RecSys for MAD: backtesting results

RecSys AD

6.1 Non-Supervised Learning Backtesting

Although, as said, we are not in a supervised learning setup, we wanted to try to set up some sort of a backtesting facility for our empirical study.

Specifically, for the training of the RecSys we have removed the last five working days from the three months of available data, leaving them aside for the subsequent testing phase.

The main purpose is not, indeed, to be able to accurately quantify the reliability of the RecSys as an anomaly detector — without any reference anomaly to compare its alarms with. Its aim is instead to provide a kind of ‘investigation lab’ that would allow for qualitative analysis such as gauging the number of alerts raised or inspecting directly with a human-eye the transactions reported.

In what follows we will focus on the results of three specific instances of RecSys among those described so far. For convenience, we will use the notation RecSys(user,item) to refer to each of them, depending on what was used as user and as item dimensions. Namely we will use:

  • RecSys(U,I) to denote the RecSys which uses
    • the subject as the user dimension
    • the security ISIN as the item dimension
  • RecSys(U,V) to denote the RecSys which uses
    • the subject as the user dimension
    • the countervalue as the item dimension
  • RecSys(U,I+V) to denote the RecSys which uses
    • the subject as the user dimension
    • a join of the ISIN and a per-subject volume-level as the item dimension

6.2 Resulting anomalies

Top ten anomalies for RecSys(U,V)
DATE SUBJECT vbinx  vbin # n-score z-score
2019-11-12 41932450  19 ~3.2e+06 1 0.909352 2.249750
2019-11-14 41932450  19 ~3.2e+06 1 0.909352 2.249750
2019-11-15 49751457  19 ~3.2e+06 1 0.891372 2.124371
2019-11-14 49751457  19 ~3.2e+06 1 0.891372 2.124371
2019-11-15 44159571  19 ~3.2e+06 1 0.890290 2.112326
2019-11-11 1043496  19 ~3.2e+06 1 0.849349 1.784060
2019-11-15 24093493  18 ~1e+06 1 0.847803 1.760141
2019-11-12 1043453  18 ~1e+06 1 0.832035 1.681002
2019-11-13 1043453  18 ~1e+06 1 0.832035 1.681002
2019-11-15 36211507  18 ~1e+06 2 0.798511 1.517740

The table here shows the first ten records — in descending order according to the anomaly score — within the 5 days of the ‘backtesting’ dataset as returned by RecSys(U,V).
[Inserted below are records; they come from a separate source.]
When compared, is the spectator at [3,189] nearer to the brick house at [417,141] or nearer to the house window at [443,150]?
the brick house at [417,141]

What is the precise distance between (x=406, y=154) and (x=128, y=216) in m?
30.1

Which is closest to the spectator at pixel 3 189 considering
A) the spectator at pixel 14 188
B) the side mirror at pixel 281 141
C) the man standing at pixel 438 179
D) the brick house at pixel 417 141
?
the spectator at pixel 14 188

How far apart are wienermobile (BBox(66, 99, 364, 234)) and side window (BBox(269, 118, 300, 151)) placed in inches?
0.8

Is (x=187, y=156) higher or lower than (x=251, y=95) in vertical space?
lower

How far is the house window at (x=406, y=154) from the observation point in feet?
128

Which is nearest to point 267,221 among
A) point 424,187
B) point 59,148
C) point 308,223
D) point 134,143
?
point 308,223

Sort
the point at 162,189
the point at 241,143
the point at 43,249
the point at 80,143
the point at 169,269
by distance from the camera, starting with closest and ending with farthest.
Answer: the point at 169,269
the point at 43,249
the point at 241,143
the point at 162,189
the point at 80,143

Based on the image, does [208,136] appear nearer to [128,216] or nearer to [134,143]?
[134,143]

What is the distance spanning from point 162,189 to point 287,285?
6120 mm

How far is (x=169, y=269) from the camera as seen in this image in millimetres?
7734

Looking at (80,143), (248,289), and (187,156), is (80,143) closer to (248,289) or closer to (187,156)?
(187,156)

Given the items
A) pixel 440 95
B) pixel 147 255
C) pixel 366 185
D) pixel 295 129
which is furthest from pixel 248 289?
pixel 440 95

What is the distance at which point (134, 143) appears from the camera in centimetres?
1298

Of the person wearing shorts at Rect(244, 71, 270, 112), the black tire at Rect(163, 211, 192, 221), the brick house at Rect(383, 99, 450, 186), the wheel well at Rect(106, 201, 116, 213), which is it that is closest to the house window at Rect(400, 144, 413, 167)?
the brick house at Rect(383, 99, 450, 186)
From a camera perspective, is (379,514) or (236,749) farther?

To clean up this shortlist from the low-volume side anomalies, which are supposed not to be relevant in a MAD perspective, a preliminary filter has been applied to remove all records with a volume bin below 1.0e+00.

Since a RecSys returns an anomaly score based just on the pair (user, item), it is quite possible that more than a deal appear in the testing dataset that belong to the same pair: for RecSys(U,V) it corresponds to the case in which the same subject has performed more than one transaction, perhaps with different ISINs, in which the individual volumes fell within the same bin. This is the meaning of the column ‘#’ in these tables, in which the count of the transactions that correspond to that particular anomaly is reported. We kept these counting separated for each single day of the testing dataset, as if our anomaly detection tool had run on a daily basis, reporting the anomalies of each single day. This is why, for example, the first two lines, apparently identical, appear distinct — the transactions occurred for the same subject with the same volume bin, but on two different days — while the last one was merged with a count of #2 — the transactions occur on the same day.
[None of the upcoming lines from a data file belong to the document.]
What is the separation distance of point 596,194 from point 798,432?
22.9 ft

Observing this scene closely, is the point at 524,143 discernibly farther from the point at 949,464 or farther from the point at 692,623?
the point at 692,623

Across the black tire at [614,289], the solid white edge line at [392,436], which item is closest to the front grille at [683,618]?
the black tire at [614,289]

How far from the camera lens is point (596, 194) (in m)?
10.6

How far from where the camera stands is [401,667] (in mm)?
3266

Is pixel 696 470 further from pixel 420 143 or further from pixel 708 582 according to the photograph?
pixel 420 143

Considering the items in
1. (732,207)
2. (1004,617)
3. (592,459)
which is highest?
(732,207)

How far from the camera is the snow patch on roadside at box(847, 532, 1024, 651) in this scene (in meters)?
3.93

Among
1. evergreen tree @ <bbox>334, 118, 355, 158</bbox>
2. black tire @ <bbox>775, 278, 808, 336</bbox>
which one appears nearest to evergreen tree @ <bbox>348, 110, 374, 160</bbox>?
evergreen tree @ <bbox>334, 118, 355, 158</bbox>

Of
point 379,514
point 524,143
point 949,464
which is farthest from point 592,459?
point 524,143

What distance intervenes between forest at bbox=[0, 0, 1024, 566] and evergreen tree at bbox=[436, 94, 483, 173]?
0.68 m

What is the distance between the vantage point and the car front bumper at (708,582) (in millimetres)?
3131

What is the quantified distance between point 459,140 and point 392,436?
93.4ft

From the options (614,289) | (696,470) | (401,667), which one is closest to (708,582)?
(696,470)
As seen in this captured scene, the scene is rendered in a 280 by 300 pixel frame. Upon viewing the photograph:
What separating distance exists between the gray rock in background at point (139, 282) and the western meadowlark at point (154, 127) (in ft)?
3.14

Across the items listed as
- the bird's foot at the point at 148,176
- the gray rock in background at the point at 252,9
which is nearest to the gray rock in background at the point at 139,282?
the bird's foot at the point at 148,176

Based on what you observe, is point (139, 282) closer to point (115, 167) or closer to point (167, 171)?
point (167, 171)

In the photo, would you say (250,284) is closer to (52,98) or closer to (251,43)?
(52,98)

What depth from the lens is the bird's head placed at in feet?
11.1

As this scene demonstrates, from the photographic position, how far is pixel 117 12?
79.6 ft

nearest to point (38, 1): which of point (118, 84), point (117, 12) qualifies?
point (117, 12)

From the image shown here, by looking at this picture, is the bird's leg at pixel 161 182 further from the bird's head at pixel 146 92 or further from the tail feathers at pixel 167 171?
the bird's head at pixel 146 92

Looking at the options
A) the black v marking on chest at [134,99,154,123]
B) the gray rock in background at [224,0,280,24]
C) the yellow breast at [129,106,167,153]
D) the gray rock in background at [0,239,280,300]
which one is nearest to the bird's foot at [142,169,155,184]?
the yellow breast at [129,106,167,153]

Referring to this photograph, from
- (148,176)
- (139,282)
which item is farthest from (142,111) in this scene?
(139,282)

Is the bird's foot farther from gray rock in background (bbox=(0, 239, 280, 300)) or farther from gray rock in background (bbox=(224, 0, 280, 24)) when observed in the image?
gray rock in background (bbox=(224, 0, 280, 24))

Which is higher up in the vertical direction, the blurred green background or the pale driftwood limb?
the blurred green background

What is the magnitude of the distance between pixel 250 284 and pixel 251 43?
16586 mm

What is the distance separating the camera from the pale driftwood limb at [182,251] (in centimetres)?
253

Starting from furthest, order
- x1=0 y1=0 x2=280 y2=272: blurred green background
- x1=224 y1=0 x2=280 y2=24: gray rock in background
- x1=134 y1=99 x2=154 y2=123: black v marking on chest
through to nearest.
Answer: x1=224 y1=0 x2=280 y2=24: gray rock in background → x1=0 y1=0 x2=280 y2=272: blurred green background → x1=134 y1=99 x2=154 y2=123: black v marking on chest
The plain way to read this table is that the most anomalous record corresponds to a deal made by subject 41932450 with a countervalue remarkably greater than 1 million but remarkably lower than 10 million as well. This is because the bin labelled as ~3.2e+06 is just the one between (in a log scale) the two bins centered in the ‘round numbers’ 1 million and 10 million, respectively. Such deal was made twice, within the five days of our testbed, the first on Nov. 12th and the second on Nov. 14th. The n-score is about 90% near to top but the really meaningful number is the z-score, which says that such anomaly is just over ‘two sigma’ away from the average score: so not really much an anomaly indeed.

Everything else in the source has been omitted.